= Benjamin Singleton (Australian settler) =

Australian settler (1788–1853)

Benjamin Singleton (1788–1853) was a free settler, miller, and explorer of Australia in the early period of British colonisation. He was born in England on 7 August 1788 and arrived in the Colony of New South Wales on 14 February 1792 in the Pitt, a convict ship. His father, William, had been sentenced to transportation for seven years, and had brought his wife and two sons with him. An older son, James, arrived as a free settler in 1808.

==Career as a miller==
James and Benjamin built and operated several steam-powered and water-driven flour mills in the following years. They had mills at various times both in the Hunter Valley, near Singleton, and on the Hawkesbury River.

One of the mills was a tidal mill on the right bank of Hawkesbury River estuary, situated about halfway between Wisemans Ferry and Peats Ferry. It was near the confluence with tidal Laybury's Creek, which was impounded to provide the necessary tidal flows of water to power the undershot water wheel. It was used to mill wheat and maize, until the great flood of 1867, which caused extensive damage and it was derelict by the 1880s. The ruin survived in substantially complete form into the early 20th Century. Only some foundation stones remain now. The mill has given its name to the suburb, Singletons Mill, New South Wales, which includes its former site.

==Exploration==
In October 1817, Benjamin Singleton set out with a party of men including William Parr and Aboriginal guides to find a route, suitable for wagons, to the Hunter River. They almost reached the Hunter Valley before turning back. In April 1818 he led a private expedition to the Hunter which was also unsuccessful.

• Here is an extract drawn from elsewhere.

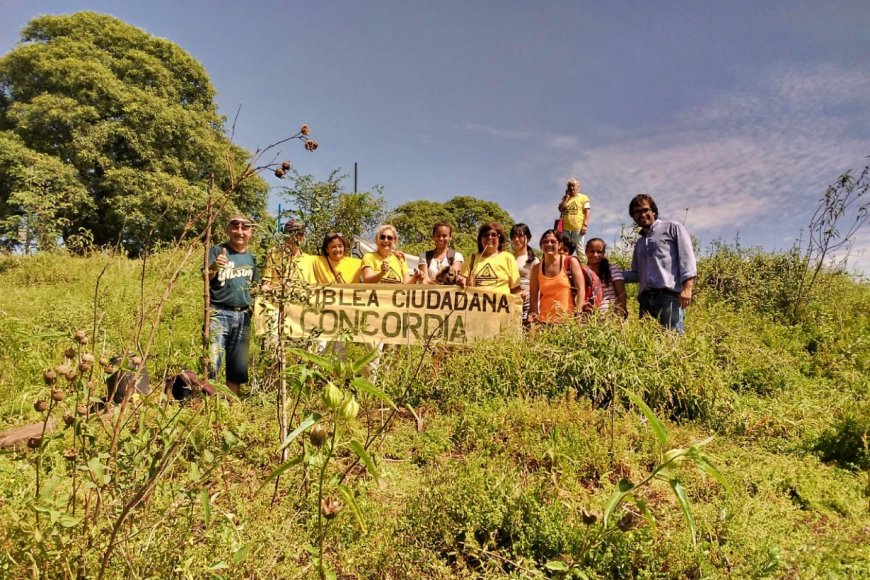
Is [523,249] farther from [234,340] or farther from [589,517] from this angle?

When, in 1819, John Howe managed to reach the Hunter, he followed in part the route discovered by Singleton and Parr. He had discovered some fine grazing land, but Howe was dissatisfied with the route.

In February, 1820, John Howe left Windsor with a party of fifteen, including Benjamin Singleton and two Aboriginal guides. By following the advice of the guides they were able to find a route which became known as the Bulga Road. On 15 March they reached the Hunter, and followed its course upstream as far as Maitland. For his part in this expedition Singleton was granted 200 acre, part of which became the site of the town of Singleton.

==Later occupations==
Singleton used his land for grazing cattle while pursuing other activities. He was appointed to be a district constable, and continued his mill building business. He also built a horse-drawn boat, which was not a commercial success.

==Death==
He died on 2 May 1853, leaving a wife and ten children, and was buried in the Whittingham cemetery, near Singleton.

==Singleton Council==
The Singleton Council publishes a brochure about Benjamin Singleton, and displays a copy on its website. It contains the story of his life and includes a photograph of the plaque on his grave. The plaque describes him as "Pioneer of the Hunter District and Founder of the Town of Singleton". It recounts that, in 1837, he donated land for a market square, which is now known as Burdekin Park. It also mentions him as making the first gifts of land to the Anglican and Presbyterian churches in the town.